Mulai SD hingga kuliah kelak tugas membuat makalah dan laporan akan selalu ada. Kalau kita punya kemampuan menulis yang baik maka akan memudahkan kita menempuh studi ya. 


Menulis bikin kita bebas berimajinasi 

Ya, kita bisa mewujudkan imajinasi kita dengan menulis. Tahu kan kisah para pahlawan Marvel yang fenomenal dan sudah difilmkan dengan laba ratusan juta dollar semua berasal dari imajinasi komikus Stan Lee dan Martin Goodman di Marvel Comic. Wow. 


Menulis bikin hati lega

Ingin berkeluh-kesah dan curhat tapi malas kalau malah digosipkan sama teman yang ember bocor? Yuk, menulis saja. Tulis keluh-kesahmu di diari atau ponsel, luapkan segala perasaan kesal, sedih, jengkel dan lainnya agar perasaanmu lebih lega. 


Menulis bikin kita berprestasi dan punya karya

Banyak anak dan remaja yang mengukir prestasi lewat menulis. contohnya ada Zaskia Talita Sasikirani siswa SMP negeri di Semarang yang meraih puluhan prestasi baik tingkat kotamadya, provinsi hingga nasional lewat menulis.
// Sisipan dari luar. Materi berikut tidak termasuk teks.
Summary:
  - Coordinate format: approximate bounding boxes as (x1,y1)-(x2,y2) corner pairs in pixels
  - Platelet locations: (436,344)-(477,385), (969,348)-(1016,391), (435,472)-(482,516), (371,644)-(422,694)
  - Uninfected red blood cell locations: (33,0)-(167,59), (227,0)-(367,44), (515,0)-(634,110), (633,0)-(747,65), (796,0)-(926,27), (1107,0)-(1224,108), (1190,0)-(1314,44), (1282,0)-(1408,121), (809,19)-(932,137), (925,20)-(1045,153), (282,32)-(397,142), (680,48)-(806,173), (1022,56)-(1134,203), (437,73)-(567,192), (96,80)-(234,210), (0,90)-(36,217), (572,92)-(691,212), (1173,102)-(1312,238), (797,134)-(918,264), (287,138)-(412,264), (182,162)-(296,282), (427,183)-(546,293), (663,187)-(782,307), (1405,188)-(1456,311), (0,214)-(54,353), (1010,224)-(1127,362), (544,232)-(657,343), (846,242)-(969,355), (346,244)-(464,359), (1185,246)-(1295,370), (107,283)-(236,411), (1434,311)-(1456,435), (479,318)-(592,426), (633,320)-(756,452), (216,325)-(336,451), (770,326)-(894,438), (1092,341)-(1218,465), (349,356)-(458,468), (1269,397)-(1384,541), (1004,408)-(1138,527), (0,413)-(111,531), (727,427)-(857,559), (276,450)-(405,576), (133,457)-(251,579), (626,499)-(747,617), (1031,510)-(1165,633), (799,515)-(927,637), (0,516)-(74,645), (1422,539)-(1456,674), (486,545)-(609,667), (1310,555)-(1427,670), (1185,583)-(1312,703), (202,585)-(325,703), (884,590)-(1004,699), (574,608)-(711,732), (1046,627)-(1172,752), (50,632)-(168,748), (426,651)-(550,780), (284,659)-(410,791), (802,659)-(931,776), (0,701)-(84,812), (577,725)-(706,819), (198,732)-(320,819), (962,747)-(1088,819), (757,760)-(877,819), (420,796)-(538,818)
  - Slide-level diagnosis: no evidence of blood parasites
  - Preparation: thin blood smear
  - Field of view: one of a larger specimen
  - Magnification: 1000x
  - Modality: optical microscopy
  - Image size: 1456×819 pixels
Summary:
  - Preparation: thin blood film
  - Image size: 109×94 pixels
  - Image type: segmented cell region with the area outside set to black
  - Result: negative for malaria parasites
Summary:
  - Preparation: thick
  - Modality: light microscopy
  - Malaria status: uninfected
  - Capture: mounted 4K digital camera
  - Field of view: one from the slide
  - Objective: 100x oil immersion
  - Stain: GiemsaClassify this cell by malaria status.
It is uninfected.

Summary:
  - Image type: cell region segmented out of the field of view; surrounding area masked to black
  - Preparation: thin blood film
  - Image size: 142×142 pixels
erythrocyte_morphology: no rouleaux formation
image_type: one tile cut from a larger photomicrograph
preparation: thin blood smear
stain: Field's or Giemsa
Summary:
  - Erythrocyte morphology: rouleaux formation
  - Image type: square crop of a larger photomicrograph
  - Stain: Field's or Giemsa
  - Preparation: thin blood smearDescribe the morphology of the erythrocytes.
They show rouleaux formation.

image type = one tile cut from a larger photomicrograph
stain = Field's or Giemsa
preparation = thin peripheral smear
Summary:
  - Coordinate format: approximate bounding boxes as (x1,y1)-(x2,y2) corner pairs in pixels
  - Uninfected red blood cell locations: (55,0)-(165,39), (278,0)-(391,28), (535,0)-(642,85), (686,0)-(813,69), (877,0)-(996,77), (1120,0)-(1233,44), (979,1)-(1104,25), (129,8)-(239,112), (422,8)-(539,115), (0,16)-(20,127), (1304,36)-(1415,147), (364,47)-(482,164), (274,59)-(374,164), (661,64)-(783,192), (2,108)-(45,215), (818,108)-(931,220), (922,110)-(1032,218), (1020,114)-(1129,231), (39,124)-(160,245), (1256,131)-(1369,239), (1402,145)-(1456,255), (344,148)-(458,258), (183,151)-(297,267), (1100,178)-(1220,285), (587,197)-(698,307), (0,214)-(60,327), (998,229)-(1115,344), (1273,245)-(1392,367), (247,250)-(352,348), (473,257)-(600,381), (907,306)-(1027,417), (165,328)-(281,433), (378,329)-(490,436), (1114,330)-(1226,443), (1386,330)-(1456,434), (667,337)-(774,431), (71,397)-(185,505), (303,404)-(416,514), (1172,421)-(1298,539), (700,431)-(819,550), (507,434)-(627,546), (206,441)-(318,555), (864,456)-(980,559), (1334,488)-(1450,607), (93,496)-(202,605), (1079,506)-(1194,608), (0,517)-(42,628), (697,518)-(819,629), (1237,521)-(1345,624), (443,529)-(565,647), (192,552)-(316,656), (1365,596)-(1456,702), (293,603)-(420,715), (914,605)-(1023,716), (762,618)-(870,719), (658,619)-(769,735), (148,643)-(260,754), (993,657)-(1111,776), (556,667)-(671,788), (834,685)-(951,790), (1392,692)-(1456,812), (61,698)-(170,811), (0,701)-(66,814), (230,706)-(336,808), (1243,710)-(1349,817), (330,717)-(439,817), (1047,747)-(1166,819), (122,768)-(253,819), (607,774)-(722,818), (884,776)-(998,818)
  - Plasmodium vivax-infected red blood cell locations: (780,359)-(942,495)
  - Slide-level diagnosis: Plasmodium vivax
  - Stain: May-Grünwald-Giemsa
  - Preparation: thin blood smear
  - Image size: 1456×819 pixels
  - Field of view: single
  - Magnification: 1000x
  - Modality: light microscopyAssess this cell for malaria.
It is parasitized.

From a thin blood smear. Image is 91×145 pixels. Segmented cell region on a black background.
Zaskia tak hanya mengoleksi penghargaan tapi juga telah menulis beberapa buku antologi dan solo. Keren! 


Keseruan Webinar Literasi di SDIT Assalamah Ungaran

Selain Zaski, aku juga menceritakan kisah para remaja sukses meraih impian lewat menulis diantaranya Kak Muthia F. Khairunnisa, Albert Ghana, hingga Rifli Mubarak. Nanti aku bahas mereka di artikel selanjutnya ya. 

Menambah pahala

Tahu kan kalau ilmu bermanfaat bisa menjadi amal jariyah bagi kita walaupun telah tiada kelak? Nah, dengan menuliskan hal yang bermanfaat bagi pembaca bisa menjadi amal dan pahala untuk penulisnya. 


Ternyata menulis itu mengasyikkan dan banyak manfaatnya ya. Biar lebih meriah aku mengajak peserta untuk berimajinasi apa yang akan mereka lakukan jika punya satu kekuatan super? Hehe. Ternyata tulisannya pada seru! Sampai bingung memilih yang mana bakal dapat buku cerita Resign Jadi Kpopers karya Nailah. Alhamdulillah, acaranya berlangsung meriah. Semoga kalian makin semangat berkarya dan berprestasi ya!